Enbridge Inc. (TSX:ENB). Energy. Down 59 cents, or 1.53 per cent, to $37.99 on 5.6 million shares.

Companies in the news:

Le Chateau Inc. (TSXV:CTU). Down two cents or 66.7 per cent to one cent. After 60 years in operation, Le Chateau Inc. is seeking court protection from creditors to allow it to liquidate its assets and close its stores. The Montreal-based company said Friday that it has spent much of the COVID-19 pandemic trying to refinance or sell the business to a third party that would keep it in operation, but was unsuccessful. Le Chateau said it intends to remain fully operational as it liquidates its 123 stores, but the eventual closures will mean the end of about 1,400 jobs — 500 at its head office and 900 at stores. The company’s application comes after several other Canadian retailers have shuttered or downsized operations in the wake of the pandemic.

Canfor Corp. (TSX:CFP). Down 33 cents or two per cent to $16.30. The work-from-home trend that drove lumber prices to record levels and helped producer Canfor Corp. realize record high revenues in the third quarter is expected to continue to provide benefits going forward, CEO Don Kayne says. The Vancouver-based company expects strong lumber prices to continue through the end of 2020 despite the recent softening it attributes to seasonal slowdowns. He added low interest rates, aging house inventories and strong U.S. housing starts will also continue to drive strong demand for lumber. Canfor noted the North American price for Western SPF (spruce, pine and fir) 2x4s reached an all-time high of US$955 per thousand board feet early in September, before dropping in October to a current average of US$768.

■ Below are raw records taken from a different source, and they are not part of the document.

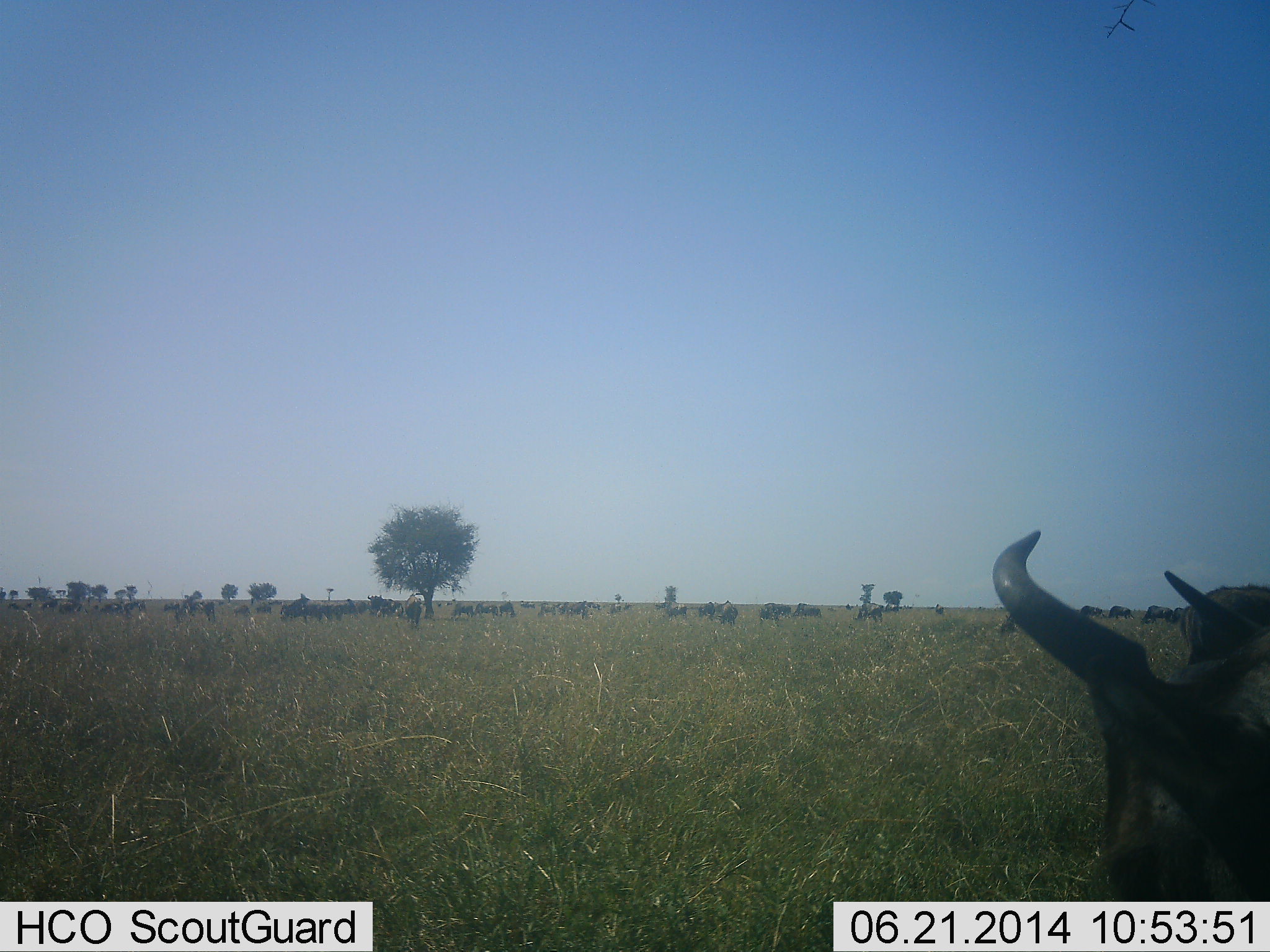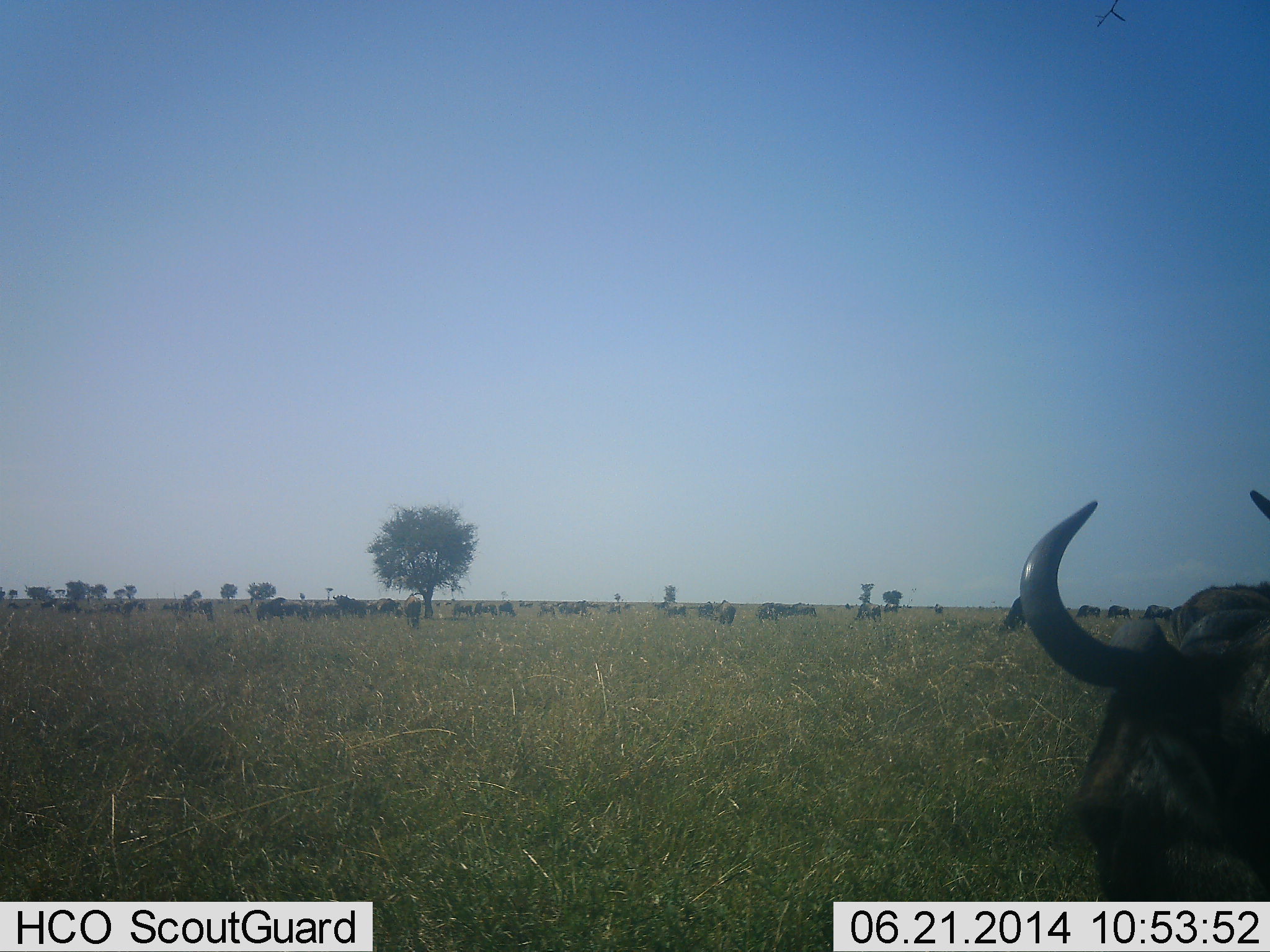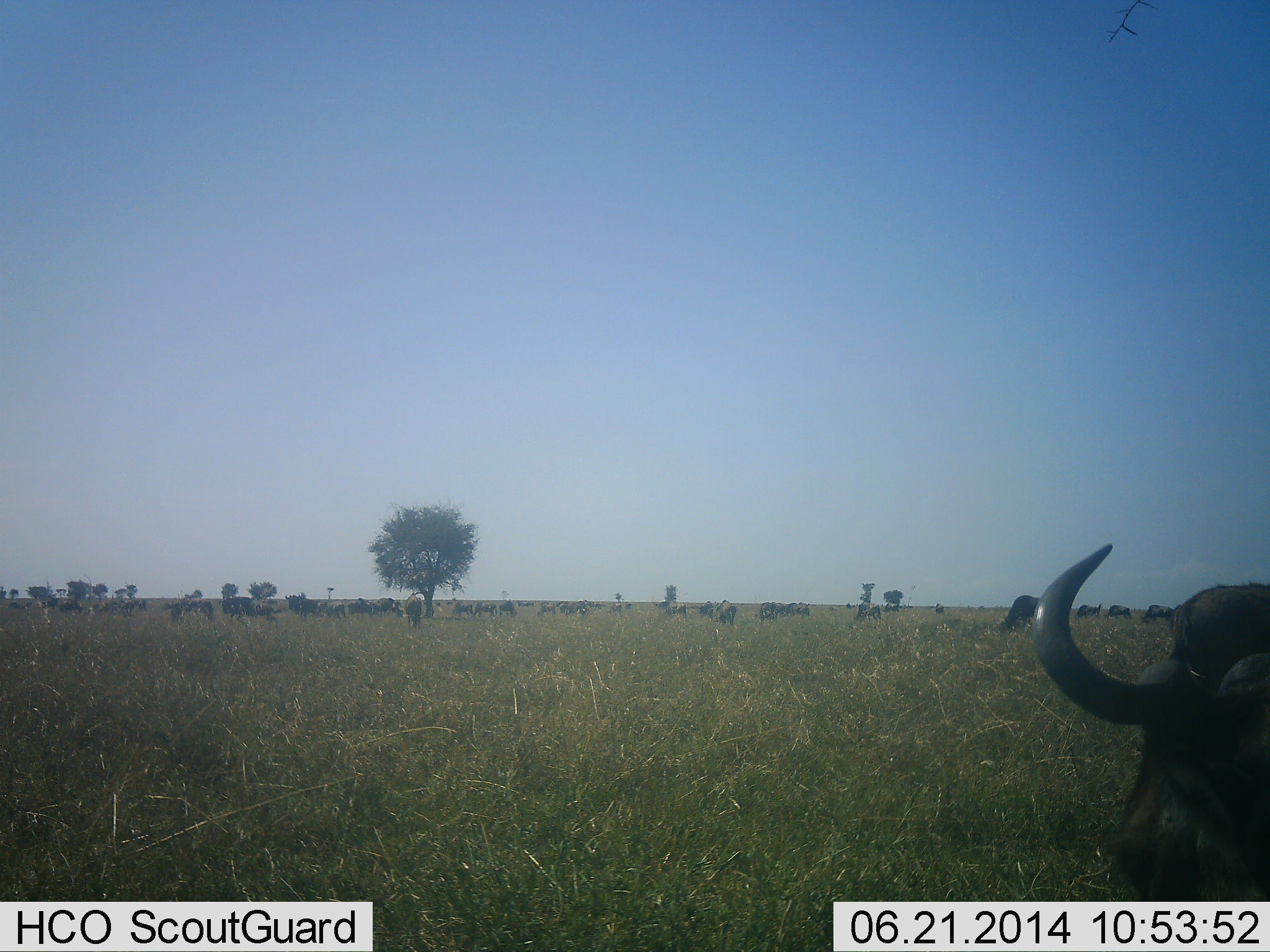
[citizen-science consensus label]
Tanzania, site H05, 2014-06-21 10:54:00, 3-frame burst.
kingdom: Animalia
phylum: Chordata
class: Mammalia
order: Artiodactyla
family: Bovidae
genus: Connochaetes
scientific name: Connochaetes taurinus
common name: blue wildebeest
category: wildebeest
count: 11-50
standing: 58%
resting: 12%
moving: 65%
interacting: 6%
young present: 0%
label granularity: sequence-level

Canopy Growth Corp. (TSX:WEED). Down 68 cents or 2.5 per cent to $25.94. When actor Seth Rogen was growing up and smoking cannabis in Vancouver, he recalls there was a constant cloud of shame around the substance that still lingers. He smoked weed daily for 20 years to navigate life. Despite recreational cannabis being legalized in Canada two years ago, the stigma persists and the country has yet to do all it can to reverse it, he said. Rogen is determined to change that. He’s been pushing for the expungement of criminal records for cannabis crimes and bringing cannabis products to the masses, so using the substance can become as accepted as alcohol. Rogen and his partner just added a lemon-flavoured, cannabis-infused beverage to their line of Houseplant cannabis products made in partnership with Canopy Growth Corp. Their first beverage, released in May, was a grapefruit sparking water with 2.5 mg of sativa-dominant tetrahydrocannabinol, which has an uplifting impact on drinkers.